Bisnis.com, JAKARTA - Target perpajakan pada 2020 dinilai terlalu optimistis di tengah stagnasi ekonomi akibat turbulensi perekonomian global.
Seperti diketahui, target penerimaan perpajakan bakal meningkat 13,5% dari outlook 2019 yang mencapai Rp1.643,1 triliun menjadi Rp1.865,7 triliun.
Pertumbuhan penerimaan perpajakan berpotensi lebih besar mengingat pemerintah telah mengumumkan bahwa defisit anggaran bertambah dari 1,93% terhadap PDB pada outlook 2019 menjadi 2%-2,2% dari PDB baru-baru ini.
Direktur Eksekutif Center for Indonesia Taxation Analysis (CITA) Yustinus Prastowo proyeksi pertumbuhan penerimaan perpajakan yang terlalu tinggi sangat rawan shortfall dan memperlebar defisit.
Untuk 2020 sendiri, pemerintah memproyeksikan defisit anggaran sebesar 1,76% dari PDB atau mencapai Rp307,2 triliun, lebih rendah dari defisit tahun 2019 yang apabila menggunakan proyeksi terbaru diestimasikan mencapai Rp322 triliun hingga Rp354 triliun.
Kepatuhan formal perpajakan memang masih berpotensi untuk meningkat seiring dengan kemajuan teknologi. Namun, hal ini perlu diimbangi dengan kepatuhan material sehingga pengawasan dari Direktorat Jenderal Pajak (DJP) menjadi sangat penting. "Benchmarking dan profiling perlu intensif dilakukan," ujar Yustinus, Minggu (27/10/2019).
Data DJP menunjukkan realisasi kepatuhan formal mencapai 12,7 juta wajib pajak (WP) atau hanya 69,3% dari jumlah WP yang wajib melaporkan SPT yakni 18,3 juta.
Selain masih rendah, realisasi kepatuhan formal WP juga di bawah ekpektasi pemerintah yang mematok target pada angka 85%.
Compliance Risk Management (CRM) yang baru saja diluncurkan tentu saja sangat membantu, tetapi hal ini perlu diimbangi dengan konsistensi, komitmen, dan ekstensifikasi pemanfaatan CRM.
Merujuk pada Nota Keuangan RAPBN 2020, tingkat risiko tidak tercapainya target penerimaan perpajakan masih termasuk dalam kategori sangat mungkin dengan kategori dampak yang tergolong sedang.

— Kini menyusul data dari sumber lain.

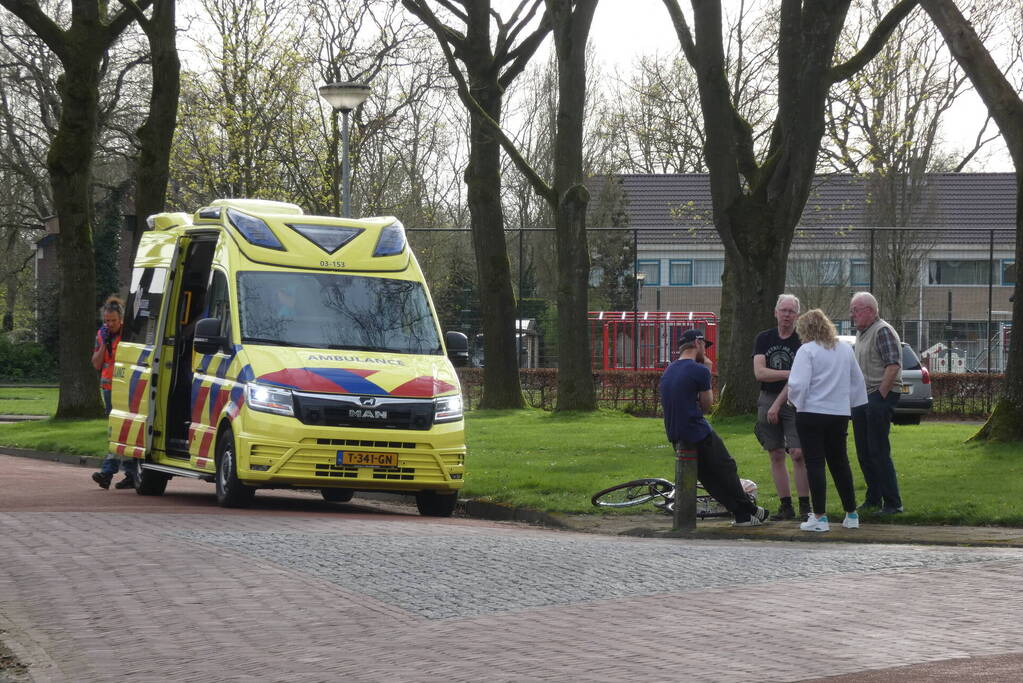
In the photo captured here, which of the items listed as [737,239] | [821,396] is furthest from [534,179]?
[821,396]

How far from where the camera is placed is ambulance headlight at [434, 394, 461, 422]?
14.2 meters

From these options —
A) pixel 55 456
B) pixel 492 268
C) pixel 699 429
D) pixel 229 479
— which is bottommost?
pixel 55 456

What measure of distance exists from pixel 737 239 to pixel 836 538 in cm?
1010

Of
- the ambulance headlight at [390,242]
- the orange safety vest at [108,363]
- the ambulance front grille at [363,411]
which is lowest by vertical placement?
the ambulance front grille at [363,411]

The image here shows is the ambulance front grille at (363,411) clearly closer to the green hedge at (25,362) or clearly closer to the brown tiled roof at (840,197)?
the brown tiled roof at (840,197)

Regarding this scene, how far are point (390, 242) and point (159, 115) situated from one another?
1323 cm

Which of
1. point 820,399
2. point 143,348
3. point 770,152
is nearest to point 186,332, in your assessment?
point 143,348

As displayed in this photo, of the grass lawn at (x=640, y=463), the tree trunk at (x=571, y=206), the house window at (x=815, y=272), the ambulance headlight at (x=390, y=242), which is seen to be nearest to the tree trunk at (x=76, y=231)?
the grass lawn at (x=640, y=463)

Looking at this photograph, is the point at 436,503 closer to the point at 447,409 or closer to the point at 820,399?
the point at 447,409

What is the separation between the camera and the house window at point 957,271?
145 feet

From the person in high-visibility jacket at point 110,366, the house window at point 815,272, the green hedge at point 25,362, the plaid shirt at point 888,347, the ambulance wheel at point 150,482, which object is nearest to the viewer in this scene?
the plaid shirt at point 888,347

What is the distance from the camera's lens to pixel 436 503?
14.7 m

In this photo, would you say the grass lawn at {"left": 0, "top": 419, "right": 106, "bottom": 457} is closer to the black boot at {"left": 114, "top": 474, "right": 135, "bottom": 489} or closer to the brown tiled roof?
the black boot at {"left": 114, "top": 474, "right": 135, "bottom": 489}

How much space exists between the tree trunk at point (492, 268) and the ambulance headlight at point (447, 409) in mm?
14624
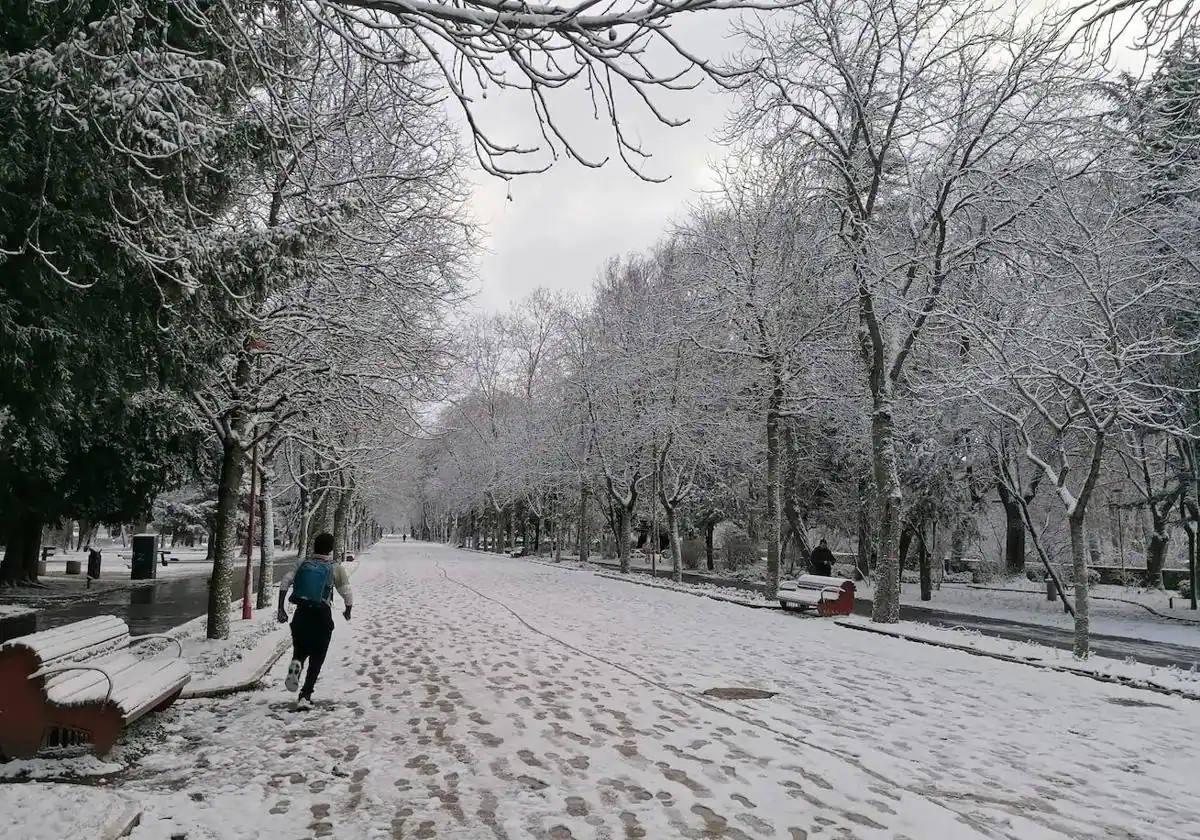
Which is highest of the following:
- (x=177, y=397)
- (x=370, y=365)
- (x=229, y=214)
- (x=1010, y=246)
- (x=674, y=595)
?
(x=1010, y=246)

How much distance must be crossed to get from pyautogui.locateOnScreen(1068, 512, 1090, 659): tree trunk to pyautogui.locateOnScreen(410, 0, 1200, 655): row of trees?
0.04m

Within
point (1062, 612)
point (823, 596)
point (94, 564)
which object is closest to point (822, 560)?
point (823, 596)

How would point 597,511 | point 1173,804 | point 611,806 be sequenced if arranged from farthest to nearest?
point 597,511 < point 1173,804 < point 611,806

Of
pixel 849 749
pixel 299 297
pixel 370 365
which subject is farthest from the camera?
pixel 370 365

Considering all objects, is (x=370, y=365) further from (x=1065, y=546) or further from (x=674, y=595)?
(x=1065, y=546)

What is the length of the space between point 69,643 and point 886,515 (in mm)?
14588

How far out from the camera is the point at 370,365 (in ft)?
45.9

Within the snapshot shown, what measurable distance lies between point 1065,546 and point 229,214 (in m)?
33.8

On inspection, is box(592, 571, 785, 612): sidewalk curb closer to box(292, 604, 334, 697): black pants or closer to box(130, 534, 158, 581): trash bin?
box(292, 604, 334, 697): black pants

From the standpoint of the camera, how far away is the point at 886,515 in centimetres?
1689

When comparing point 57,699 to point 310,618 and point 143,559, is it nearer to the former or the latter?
point 310,618

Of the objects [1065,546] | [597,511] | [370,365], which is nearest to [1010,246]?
[370,365]

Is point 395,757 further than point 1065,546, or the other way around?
point 1065,546

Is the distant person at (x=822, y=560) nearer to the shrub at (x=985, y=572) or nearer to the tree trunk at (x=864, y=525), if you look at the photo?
the tree trunk at (x=864, y=525)
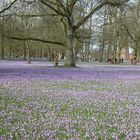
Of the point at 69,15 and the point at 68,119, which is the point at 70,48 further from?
the point at 68,119

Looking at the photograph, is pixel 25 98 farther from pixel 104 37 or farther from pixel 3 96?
pixel 104 37

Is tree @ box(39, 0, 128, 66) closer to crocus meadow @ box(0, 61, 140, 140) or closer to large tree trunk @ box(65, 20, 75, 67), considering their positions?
large tree trunk @ box(65, 20, 75, 67)

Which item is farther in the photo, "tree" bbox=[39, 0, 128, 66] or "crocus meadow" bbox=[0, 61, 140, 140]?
"tree" bbox=[39, 0, 128, 66]

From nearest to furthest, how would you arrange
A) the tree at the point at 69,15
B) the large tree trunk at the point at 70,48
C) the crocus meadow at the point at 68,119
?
1. the crocus meadow at the point at 68,119
2. the tree at the point at 69,15
3. the large tree trunk at the point at 70,48

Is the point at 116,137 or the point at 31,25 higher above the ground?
the point at 31,25

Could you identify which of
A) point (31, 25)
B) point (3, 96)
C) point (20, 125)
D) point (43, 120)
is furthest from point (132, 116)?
point (31, 25)

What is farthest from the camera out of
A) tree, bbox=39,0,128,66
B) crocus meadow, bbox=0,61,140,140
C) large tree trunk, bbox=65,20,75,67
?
large tree trunk, bbox=65,20,75,67

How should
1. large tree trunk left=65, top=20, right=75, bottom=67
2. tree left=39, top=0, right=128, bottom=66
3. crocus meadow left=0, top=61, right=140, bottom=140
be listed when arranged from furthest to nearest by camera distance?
large tree trunk left=65, top=20, right=75, bottom=67 < tree left=39, top=0, right=128, bottom=66 < crocus meadow left=0, top=61, right=140, bottom=140

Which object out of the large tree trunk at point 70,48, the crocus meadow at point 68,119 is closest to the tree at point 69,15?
the large tree trunk at point 70,48

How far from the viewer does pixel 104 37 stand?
7262cm

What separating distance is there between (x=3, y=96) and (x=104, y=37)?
207 feet

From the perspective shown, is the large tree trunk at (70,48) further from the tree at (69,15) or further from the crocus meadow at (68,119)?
the crocus meadow at (68,119)

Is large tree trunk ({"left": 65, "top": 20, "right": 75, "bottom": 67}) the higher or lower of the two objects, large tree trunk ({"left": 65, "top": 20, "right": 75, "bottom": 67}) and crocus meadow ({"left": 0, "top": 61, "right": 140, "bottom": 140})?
the higher

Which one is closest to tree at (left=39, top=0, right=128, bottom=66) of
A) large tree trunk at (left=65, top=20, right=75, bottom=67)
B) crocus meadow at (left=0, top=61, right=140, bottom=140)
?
large tree trunk at (left=65, top=20, right=75, bottom=67)
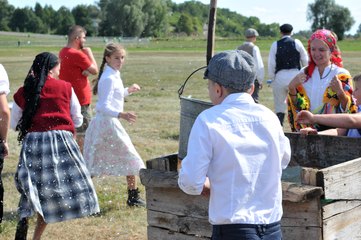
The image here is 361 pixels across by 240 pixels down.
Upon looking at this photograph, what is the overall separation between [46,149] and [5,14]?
96612mm

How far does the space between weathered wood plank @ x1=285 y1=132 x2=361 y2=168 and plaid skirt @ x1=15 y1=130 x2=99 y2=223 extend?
5.34ft

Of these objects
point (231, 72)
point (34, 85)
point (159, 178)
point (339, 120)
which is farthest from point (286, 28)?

Beberapa risiko yang teridentifikasi dan dapat menimbulkan tidak tercapainya target penerimaan perpajakan antara lain lemahnya kepatuhan WP dan dinamika perubahan sistem perpajakan yang dapat menimbulkan ketidakpastian jangka pendek.
Lebih lanjut, tingginya shadow economy terutama perdagangan di e-commerce serta penggunaan uang elektronik secara anonim, struktur penerimaan pajak yang didominasi oleh PPh Badan, hingga hingga rendahnya tax bouyancy juga dinilai dapat menekan realisasi penerimaan pajak.